Problem to work on:
Set down the final part of the listing, which starts at the line containing "2022 年福建省地方专项计划实施区域" and runs to the last line, exactly and completely.

BEGIN Data

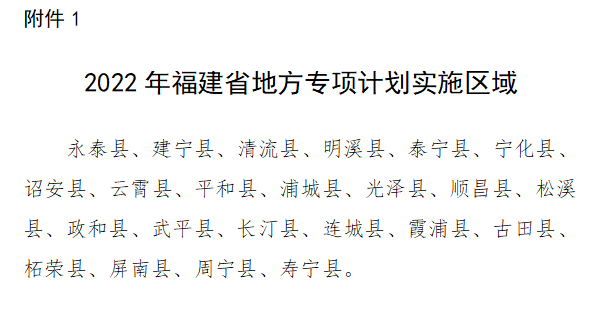 附件 1

2022 年福建省地方专项计划实施区域

永泰县、建宁县、清流县、明溪县、泰宁县、宁化县、诏安县、云霄县、平和县、浦城县、光泽县、顺昌县、松溪县、政和县、武平县、长汀县、连城县、霞浦县、古田县、柘荣县、屏南县、周宁县、寿宁县。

END Data

Result:
2022 年福建省地方专项计划实施区域

永泰县、建宁县、清流县、明溪县、泰宁县、宁化县、诏安县、云霄县、平和县、浦城县、光泽县、顺昌县、松溪县、政和县、武平县、长汀县、连城县、霞浦县、古田县、柘荣县、屏南县、周宁县、寿宁县。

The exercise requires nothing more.